未だに、マーキュリーとの再会を果たせずにいた。
外泊といっても、兄弟のところに居るものとばかり思っていた。ところが。
コスモクロアの3階建てから、国境の家、エクソシストの寮を訪ねても、マーキュリーの居場所はわからず。
一緒に行動していたジストでさえ、行き先を知らなかった。

「人間の友達のところだとすれば・・・この時間じゃ無理か・・・」

やれやれ、と、溜息。

「今夜は話をしたくない、ってことかな」


同じ頃・・・

「やべぇことになっちまったぜ」

屋敷に戻り、頭を抱えるアイボリー。

『明朝4時、モルダバイト西の砂漠で何かが起こるよ』

別れ際の、レムの言葉だ。見学を強要するものではない。

「・・・・・・」
(また利用されるかもしんねぇけど)

教会に知らせるかどうかも、迷う。

「でも、行かねぇ訳にはいかねーよな」

あれこれ考えている暇はないのだ。

「砂漠まで、どんくらい時間かかんだっけ?」

リビングの柱時計を見る。
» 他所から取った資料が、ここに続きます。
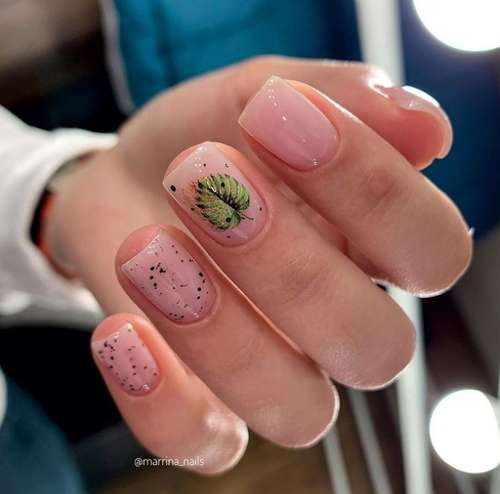 Nude manicure with leaves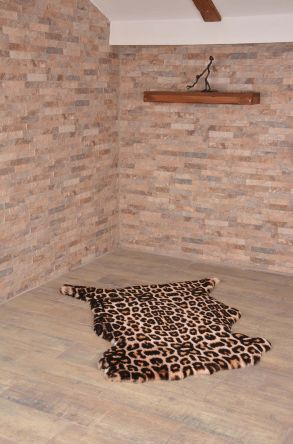 Erdogan Deri Decorative Sheepskin Rug With Leopard Pattern Natural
ちょうど3時をまわったところだった。
アイボリーが砂漠までの移動手段に選んだのは、空飛ぶ魔法の絨毯。
昔、ジストがヒスイにプレゼントしたレアアイテムだが・・・ヒスイ曰く、柄が気に入ったとかで、現在はタペストリーとして書斎に飾られていた。
それを夫婦の部屋へと運び、窓を全開にしてから、床に広げる。
そして・・・ベッドには、ヒスイ。
制服のままだが、コハクの手により、身なりはきっちり整えられていた。
あれほど艶めかしく湿っていた肌も、今はさらっとして。赤味も引いている。
淫乱セックスをした後とは思えない、無邪気な寝姿だ。

「おーい、起きろー」

無駄と知りつつ、声をかける。ヒスイは、むにゃむにゃと口を動かすばかりで、案の定、目を覚ます気配はなかった。

「・・・・・・」
(コレでも一応、一級のエクソシストだもんな)

戦力になるか、わからないが。

「一番信じられんのって・・・やっぱヒスイなんだよな」

大人であって、大人でない・・・不思議な生き物ではあるが、母親なのだ。

「とりあえず、積んでくか」

アイボリーはヒスイをベッドから引き摺りおろし、魔法の絨毯に寝かせた。

「おっしゃ!そんじゃ出発 ―」

魔法の絨毯の操作方法は至って簡単だ。
魔力のある者が“飛べ”と命じればいい。
スピードも自由自在。当然ここは、最速設定で。
窓から外へと飛び出し、空高く上昇。

「全速前進!!」

という、アイボリーの声に従い、砂漠の方角へと向かう。
速度が増すごとに、風当たりが強くなり。
パタパタ、ヒスイのスカートがはためく。